Let $R$ be a commutative ring with characteristic $0$, namely it contains the field of rational numbers. Higher Algebra Proposition 7.1.4.10 tells that the category of commutative $R$-dg-algebras $\mathrm{CAlg^{dg}}(R)$ has a model structure induced from the projective model structure on chain complexes $\mathrm{Ch}(R)$, where weak equivalences are quasi-isomorphisms and fibrations are surjections (so, a morphism of commutative dg-algebras is a fibration or a weak equivalence if its underlying morphism of chain complexes is such).

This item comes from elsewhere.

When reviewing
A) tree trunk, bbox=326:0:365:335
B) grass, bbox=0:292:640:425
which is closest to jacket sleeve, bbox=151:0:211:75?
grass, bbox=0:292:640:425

In the proof of the following Proposition 7.1.4.11, an unproved claim (a condition in 4.5.4.7) is implicitly used, namely:

The forgetful functor $\mathrm{CAlg^{dg}}(R) \to \mathrm{Ch}(R)$ preserves fibrant-cofibrant objects.

Now, every object is fibrant with respect to the considered model structures, so this claim boils down to check that if $A$ is a cofibrant object in $\mathrm{CAlg^{dg}}(R)$, then its underlying chain complex is cofibrant with respect to the projective model structure on $\mathrm{Ch}(R)$.

How can I prove this? If $R$ were a field then it would be very easy, because every chain complex over a field is cofibrant. I feel that I should somehow use that $R$ has characteristic $0$ (it contains $\mathbb Q$), but can't precisely figure out how.